Sections 30 and 31 of the Trustee Act, provides the statutory authority for the Court to remove an individual as trustee of an estate and appoint a replacement. In the application of both WESA and the Trustee Act, the same considerations apply, as provided below.
The Court’s discretion to remove an executor should be guided by the principles listed in Parker v. Thompson (Trustee), 2014 BCSC 1916 at para. 37. The will-maker has the right to choose their executor, and as such their decision is entitled to deference and will only be interfered with if there is clear and cogent evidence to do so. The executor’s acts or omissions must be of such a nature as to endanger the administration of the estate.
The Court’s main consideration is the welfare of the beneficiaries: Parker at para. 37; Burke v. Burke, 2019 BCSC 383 at para. 29. It is not the interests of a particular beneficiary that are to be considered, but rather the benefit of the beneficiaries collectively: Conroy v. Stokes,  4 D.L.R. 124 at p. 128, 1952 CanLII 227 (B.C.C.A.).
The analysis is contextual and each case will turn on its facts: Burke at para. 43.
In Conroy, the Court of Appeal described the four categories of misconduct by an executor that can warrant their removal:
a) Endangerment of trust property;
b) Want of honesty;
c) Want of proper capacity to execute duties; and
d) Want of reasonable fidelity.
The existence of friction between the executor and one or more beneficiaries is generally, in and of itself, not sufficient to warrant the removal of the executor: Letterstedt v. Broers, (1984), 9 App. Cas. 371 at 389 (South Africa P.C.). However, animosity between those parties, or co-executors, can be relevant to whether it hampers the proper administration of the estate: Dunsdon v. Dunsdon, 2012 BCSC 1274 at para. 202; Levi-Bandel v. McKeen, 2011 BCSC 247 at paras. 21–25. In such circumstances, a finding of wrongdoing is not necessary: Dunsdon at para. 202; Weisstock v. Weisstock, 2019 BCSC 517 at para 44.
In Radford v.
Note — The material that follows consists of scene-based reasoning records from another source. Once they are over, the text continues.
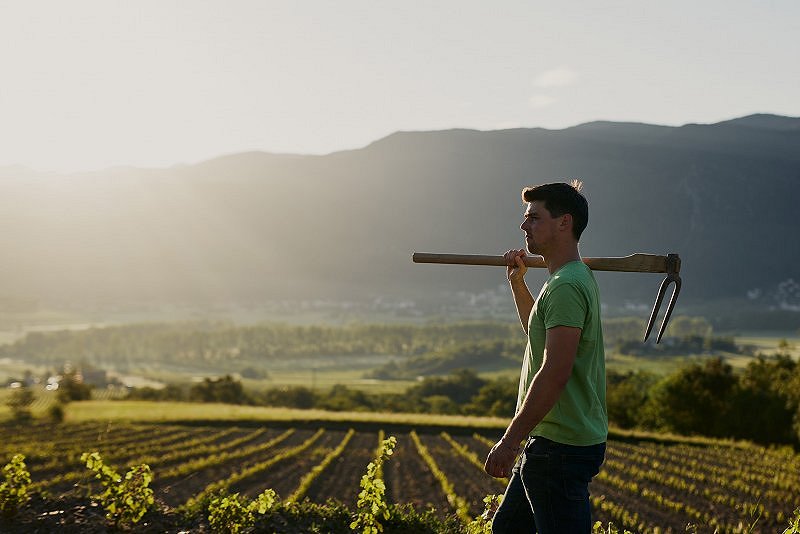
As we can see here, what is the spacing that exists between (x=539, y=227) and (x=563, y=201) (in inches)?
6.3

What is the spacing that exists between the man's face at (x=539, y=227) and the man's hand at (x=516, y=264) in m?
0.52

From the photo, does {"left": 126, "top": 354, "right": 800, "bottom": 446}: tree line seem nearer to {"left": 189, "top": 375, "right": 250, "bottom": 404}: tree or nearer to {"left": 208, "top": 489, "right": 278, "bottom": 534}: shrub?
{"left": 189, "top": 375, "right": 250, "bottom": 404}: tree

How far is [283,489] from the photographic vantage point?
637 inches

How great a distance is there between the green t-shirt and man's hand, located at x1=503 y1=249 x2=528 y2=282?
702mm

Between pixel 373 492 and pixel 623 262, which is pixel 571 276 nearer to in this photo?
pixel 623 262

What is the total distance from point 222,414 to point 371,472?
31896 mm

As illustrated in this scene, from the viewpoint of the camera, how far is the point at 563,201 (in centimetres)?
319

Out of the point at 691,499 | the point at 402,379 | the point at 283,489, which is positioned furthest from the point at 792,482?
the point at 402,379

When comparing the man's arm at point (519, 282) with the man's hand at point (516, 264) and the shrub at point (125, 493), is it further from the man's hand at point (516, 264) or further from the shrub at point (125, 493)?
the shrub at point (125, 493)

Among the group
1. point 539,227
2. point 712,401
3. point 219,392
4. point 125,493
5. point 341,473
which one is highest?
point 539,227

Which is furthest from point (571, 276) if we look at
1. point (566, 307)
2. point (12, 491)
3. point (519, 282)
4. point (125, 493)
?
point (12, 491)

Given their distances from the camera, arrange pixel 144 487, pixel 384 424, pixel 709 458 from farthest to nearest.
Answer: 1. pixel 384 424
2. pixel 709 458
3. pixel 144 487

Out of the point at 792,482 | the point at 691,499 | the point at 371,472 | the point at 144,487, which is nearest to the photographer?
the point at 371,472

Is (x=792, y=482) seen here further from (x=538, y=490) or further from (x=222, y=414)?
(x=222, y=414)
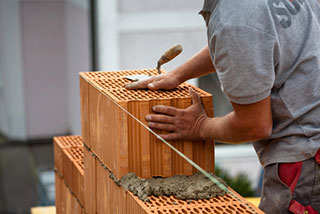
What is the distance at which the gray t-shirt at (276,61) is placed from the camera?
1.33m

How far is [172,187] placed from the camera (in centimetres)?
147

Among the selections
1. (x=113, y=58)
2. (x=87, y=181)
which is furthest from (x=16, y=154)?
(x=87, y=181)

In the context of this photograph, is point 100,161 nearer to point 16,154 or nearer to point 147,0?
point 147,0

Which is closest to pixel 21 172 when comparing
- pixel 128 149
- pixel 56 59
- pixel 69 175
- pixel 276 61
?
pixel 56 59

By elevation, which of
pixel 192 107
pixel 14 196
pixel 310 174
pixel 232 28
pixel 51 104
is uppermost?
pixel 232 28

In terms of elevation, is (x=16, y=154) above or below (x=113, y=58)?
below

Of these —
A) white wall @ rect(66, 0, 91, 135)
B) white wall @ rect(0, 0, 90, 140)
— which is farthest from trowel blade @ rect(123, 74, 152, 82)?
white wall @ rect(0, 0, 90, 140)

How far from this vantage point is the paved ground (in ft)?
19.9

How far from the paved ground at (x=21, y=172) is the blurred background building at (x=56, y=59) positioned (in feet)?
0.04

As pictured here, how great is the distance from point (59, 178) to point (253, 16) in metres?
1.32

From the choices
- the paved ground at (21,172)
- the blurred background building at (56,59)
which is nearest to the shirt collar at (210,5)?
the blurred background building at (56,59)

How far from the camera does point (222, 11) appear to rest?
1.36 m

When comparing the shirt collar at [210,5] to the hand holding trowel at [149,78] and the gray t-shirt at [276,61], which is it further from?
the hand holding trowel at [149,78]

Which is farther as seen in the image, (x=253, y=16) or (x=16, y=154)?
(x=16, y=154)
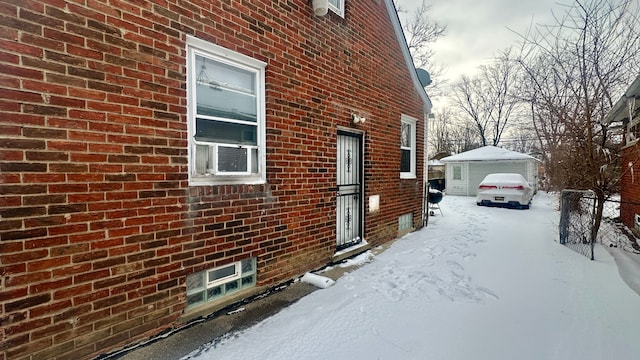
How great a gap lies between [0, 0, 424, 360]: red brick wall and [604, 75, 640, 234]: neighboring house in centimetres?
706

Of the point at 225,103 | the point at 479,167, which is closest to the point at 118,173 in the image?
the point at 225,103

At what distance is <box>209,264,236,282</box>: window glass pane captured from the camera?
296cm

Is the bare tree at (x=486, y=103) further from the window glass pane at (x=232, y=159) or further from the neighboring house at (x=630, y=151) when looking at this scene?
the window glass pane at (x=232, y=159)

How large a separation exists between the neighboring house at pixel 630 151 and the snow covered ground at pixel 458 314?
3.46 m

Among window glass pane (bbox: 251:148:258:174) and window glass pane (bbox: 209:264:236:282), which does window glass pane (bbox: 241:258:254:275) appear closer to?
window glass pane (bbox: 209:264:236:282)

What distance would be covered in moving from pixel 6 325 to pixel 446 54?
64.0 feet

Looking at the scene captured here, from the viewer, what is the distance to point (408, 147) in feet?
22.9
Radford Estate (2008), 43 E.T.R. (3d) 74, 2008 CanLII 45548 (O.N.S.C.), Justice Quinn comments that removal is not intended to punish past conduct:
Removal not intended to punish past misconduct
 “The authorities are, I believe, consistent in placing the emphasis on the future administration of the estate, and the risks to which it will be exposed if the trustee remains in office. The question is whether the trust estate is likely to be administered properly in accordance with the fiduciary duties of the trustee and with due regard to the interests and welfare of the beneficiaries. The sanction of removal is intended not to punish trustees for past misconduct but rather to protect the assets of the trust and the interests of the beneficiaries”: see St. Joseph’s Health Centre v. Dzwiekowski, supra, at para. 28.
 But, “past misconduct that is likely to continue will often be sufficient to justify removal …”: see St. Joseph’s Health Centre v. Dzwiekowski, supra, at para. 29.
Conflict of Interest
An executor’s conflict of interest may warrant removal. In Hall v. Hall (1983), 45 B.C.L.R. 154, 1983 CanLII 396 (S.C.), Justice Proudfoot held that conflict of interest and a conflict of duty demonstrate want of fidelity: see also Pangalia Estate, 2021 BCSC 1070 at para. 22. Further, in Morelli at para. 30, Justice Harvey held that the “welfare of the beneficiaries of an estate may be endangered if there is a conflict of interest”. However, not all perceived or actual conflicts of interest will give rise to the removal of an executor: Burke at para. 43.
In Ching Estate (Re), 2016 BCSC 1111, an executor was passed over due to perceived unequal treatment and conflict of interest, with Justice Affleck holding that the “perception of a disabling conflict of interest is overwhelming”: at para. 20. The Court held that a “perceived” conflict of interest may lead to removal:
 The authorities indicate that even a “perceived” conflict of interest between an executor’s personal interests and her obligation to administer the trusts in the will in the interests of the beneficiaries may cause this court to intervene to appoint a new executor or an administrator to avoid even the appearance of conflict.